* _SUPPLIED DATA_:
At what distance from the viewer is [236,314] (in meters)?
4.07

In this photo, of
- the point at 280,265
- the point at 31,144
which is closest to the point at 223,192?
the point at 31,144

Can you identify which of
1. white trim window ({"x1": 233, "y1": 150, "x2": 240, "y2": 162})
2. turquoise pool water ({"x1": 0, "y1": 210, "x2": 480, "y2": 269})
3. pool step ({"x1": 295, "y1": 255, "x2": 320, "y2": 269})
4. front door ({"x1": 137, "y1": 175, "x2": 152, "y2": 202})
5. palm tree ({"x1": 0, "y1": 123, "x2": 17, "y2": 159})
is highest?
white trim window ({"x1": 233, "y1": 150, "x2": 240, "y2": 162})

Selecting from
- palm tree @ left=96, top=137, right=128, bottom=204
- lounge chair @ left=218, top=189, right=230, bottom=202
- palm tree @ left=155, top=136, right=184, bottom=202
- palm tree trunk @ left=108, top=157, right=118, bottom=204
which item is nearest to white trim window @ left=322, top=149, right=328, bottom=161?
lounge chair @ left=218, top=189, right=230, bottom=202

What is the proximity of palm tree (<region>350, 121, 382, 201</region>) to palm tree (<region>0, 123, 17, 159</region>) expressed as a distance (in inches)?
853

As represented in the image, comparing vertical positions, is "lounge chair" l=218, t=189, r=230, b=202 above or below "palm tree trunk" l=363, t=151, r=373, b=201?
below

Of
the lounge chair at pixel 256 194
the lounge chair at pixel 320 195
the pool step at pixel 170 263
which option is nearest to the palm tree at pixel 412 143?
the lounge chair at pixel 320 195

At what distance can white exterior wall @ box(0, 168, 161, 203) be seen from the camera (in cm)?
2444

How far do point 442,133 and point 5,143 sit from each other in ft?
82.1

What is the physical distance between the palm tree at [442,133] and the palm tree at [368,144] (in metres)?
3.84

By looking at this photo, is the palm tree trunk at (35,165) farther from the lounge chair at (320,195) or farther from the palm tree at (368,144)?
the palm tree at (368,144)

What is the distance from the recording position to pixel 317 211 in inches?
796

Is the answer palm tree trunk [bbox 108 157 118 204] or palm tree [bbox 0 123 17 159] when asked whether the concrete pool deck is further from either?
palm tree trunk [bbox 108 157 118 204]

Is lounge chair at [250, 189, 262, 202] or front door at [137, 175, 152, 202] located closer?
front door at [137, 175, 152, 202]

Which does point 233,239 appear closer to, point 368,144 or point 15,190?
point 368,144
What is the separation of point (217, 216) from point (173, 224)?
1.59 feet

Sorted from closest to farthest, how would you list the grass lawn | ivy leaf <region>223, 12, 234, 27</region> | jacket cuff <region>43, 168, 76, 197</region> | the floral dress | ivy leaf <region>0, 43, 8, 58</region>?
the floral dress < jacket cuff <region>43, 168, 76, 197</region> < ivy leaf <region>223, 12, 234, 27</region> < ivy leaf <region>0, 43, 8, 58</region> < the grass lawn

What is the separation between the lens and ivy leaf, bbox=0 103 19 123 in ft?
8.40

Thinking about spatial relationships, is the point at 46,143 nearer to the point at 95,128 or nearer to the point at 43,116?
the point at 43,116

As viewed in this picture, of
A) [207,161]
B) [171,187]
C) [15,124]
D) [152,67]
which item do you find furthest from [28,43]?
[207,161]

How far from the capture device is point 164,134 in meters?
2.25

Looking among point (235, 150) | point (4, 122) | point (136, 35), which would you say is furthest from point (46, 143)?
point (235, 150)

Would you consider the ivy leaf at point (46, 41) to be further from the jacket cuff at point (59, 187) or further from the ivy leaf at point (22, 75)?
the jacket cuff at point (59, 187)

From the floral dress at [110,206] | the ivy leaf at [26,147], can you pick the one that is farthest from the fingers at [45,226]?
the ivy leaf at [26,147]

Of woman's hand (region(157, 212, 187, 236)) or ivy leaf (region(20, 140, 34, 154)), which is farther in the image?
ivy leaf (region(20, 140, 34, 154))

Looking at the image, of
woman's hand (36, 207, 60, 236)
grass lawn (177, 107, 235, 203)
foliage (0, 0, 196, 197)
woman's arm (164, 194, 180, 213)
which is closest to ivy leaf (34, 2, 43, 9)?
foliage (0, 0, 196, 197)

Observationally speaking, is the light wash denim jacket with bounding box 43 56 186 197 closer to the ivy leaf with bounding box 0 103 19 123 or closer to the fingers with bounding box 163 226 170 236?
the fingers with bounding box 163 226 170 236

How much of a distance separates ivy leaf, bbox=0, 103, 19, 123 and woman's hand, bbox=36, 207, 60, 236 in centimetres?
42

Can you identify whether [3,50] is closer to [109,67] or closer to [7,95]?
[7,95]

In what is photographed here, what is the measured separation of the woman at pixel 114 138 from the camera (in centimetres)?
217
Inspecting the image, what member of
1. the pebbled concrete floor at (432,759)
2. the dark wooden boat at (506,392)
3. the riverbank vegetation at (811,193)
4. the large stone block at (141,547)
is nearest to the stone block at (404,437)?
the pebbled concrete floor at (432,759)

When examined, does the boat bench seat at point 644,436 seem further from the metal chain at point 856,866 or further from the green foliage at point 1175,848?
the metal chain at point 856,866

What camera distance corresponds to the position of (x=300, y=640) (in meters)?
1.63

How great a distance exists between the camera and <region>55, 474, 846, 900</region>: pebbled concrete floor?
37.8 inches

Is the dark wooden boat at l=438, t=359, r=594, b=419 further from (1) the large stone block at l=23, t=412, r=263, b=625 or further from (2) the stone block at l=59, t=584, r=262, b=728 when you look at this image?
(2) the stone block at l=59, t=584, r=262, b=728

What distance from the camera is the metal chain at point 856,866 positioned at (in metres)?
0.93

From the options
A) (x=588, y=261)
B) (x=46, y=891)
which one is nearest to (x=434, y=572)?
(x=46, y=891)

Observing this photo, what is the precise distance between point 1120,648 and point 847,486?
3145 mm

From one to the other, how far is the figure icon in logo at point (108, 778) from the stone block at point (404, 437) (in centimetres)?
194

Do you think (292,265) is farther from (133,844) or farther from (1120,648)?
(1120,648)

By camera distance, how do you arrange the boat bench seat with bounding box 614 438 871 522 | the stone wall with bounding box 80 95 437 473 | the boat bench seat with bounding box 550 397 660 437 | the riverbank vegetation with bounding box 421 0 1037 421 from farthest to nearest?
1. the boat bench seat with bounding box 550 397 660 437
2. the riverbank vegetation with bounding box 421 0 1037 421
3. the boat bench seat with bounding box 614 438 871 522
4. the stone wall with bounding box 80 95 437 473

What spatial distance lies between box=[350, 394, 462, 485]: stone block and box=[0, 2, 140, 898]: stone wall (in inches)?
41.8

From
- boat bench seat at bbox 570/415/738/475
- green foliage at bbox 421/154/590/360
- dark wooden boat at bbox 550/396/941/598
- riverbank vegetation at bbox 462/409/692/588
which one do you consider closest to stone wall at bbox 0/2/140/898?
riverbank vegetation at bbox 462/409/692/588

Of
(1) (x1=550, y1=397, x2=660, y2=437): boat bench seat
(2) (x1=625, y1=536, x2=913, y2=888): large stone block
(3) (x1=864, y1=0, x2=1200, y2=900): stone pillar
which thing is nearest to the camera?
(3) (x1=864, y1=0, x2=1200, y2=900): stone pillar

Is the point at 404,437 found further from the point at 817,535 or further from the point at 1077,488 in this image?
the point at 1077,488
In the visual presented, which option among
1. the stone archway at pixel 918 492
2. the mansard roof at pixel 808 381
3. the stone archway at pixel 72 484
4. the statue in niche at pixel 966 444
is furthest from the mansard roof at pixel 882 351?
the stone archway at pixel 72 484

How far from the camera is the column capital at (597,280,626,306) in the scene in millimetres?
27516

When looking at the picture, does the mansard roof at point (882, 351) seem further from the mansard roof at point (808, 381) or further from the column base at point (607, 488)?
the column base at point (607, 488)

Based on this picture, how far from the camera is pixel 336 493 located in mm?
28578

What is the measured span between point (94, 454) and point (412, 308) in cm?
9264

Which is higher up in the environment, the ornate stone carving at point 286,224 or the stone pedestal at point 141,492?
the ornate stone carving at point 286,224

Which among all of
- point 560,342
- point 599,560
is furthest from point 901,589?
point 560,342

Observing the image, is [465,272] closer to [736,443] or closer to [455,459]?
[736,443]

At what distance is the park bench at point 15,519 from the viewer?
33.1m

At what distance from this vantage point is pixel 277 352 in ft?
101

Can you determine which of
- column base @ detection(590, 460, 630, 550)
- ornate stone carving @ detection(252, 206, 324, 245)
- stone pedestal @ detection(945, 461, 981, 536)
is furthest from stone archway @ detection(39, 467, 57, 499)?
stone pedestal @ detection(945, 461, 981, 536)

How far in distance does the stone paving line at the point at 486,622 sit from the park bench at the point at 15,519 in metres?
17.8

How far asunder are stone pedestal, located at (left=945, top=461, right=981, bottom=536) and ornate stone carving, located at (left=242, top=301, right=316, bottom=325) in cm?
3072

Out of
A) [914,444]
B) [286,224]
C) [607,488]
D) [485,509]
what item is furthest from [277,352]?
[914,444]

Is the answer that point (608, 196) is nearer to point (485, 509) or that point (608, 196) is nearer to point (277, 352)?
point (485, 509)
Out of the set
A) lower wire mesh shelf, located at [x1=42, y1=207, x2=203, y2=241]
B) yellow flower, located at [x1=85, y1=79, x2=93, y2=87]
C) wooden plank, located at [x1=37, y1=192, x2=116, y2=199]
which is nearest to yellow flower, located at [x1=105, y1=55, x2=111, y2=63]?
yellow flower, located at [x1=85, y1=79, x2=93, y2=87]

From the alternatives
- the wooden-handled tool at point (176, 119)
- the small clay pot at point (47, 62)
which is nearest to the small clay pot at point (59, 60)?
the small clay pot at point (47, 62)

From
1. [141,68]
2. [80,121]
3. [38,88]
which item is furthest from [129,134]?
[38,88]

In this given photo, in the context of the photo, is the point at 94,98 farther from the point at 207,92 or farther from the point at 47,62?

* _WHAT YOU SHOULD DO_: Copy everything from the line containing "Looking at the image, of" down to the line containing "37.8 inches", both included, without any change.

* _WRITTEN SOLUTION_:
Looking at the image, of
woman's hand (36, 207, 60, 236)
grass lawn (177, 107, 235, 203)
foliage (0, 0, 196, 197)
woman's arm (164, 194, 180, 213)
which is closest to ivy leaf (34, 2, 43, 9)?
foliage (0, 0, 196, 197)

Observationally speaking, is the light wash denim jacket with bounding box 43 56 186 197 closer to the ivy leaf with bounding box 0 103 19 123 or closer to the fingers with bounding box 163 226 170 236?
the fingers with bounding box 163 226 170 236

How much of a distance separates ivy leaf, bbox=0, 103, 19, 123 and woman's hand, bbox=36, 207, 60, 236 in centimetres?
42

Can you identify whether [3,50] is closer to [109,67] or closer to [7,95]?
[7,95]

In what is photographed here, what is the measured separation of the woman at pixel 114 138 from the camera (in centimetres)?
217
Inspecting the image, what member of
1. the pebbled concrete floor at (432,759)
2. the dark wooden boat at (506,392)
3. the riverbank vegetation at (811,193)
4. the large stone block at (141,547)
is nearest to the stone block at (404,437)?
the pebbled concrete floor at (432,759)

When examined, does the boat bench seat at point 644,436 seem further from the metal chain at point 856,866 or further from the green foliage at point 1175,848?
the metal chain at point 856,866

What camera distance corresponds to the position of (x=300, y=640) (in meters)?
1.63

How great a distance exists between the camera and <region>55, 474, 846, 900</region>: pebbled concrete floor?
37.8 inches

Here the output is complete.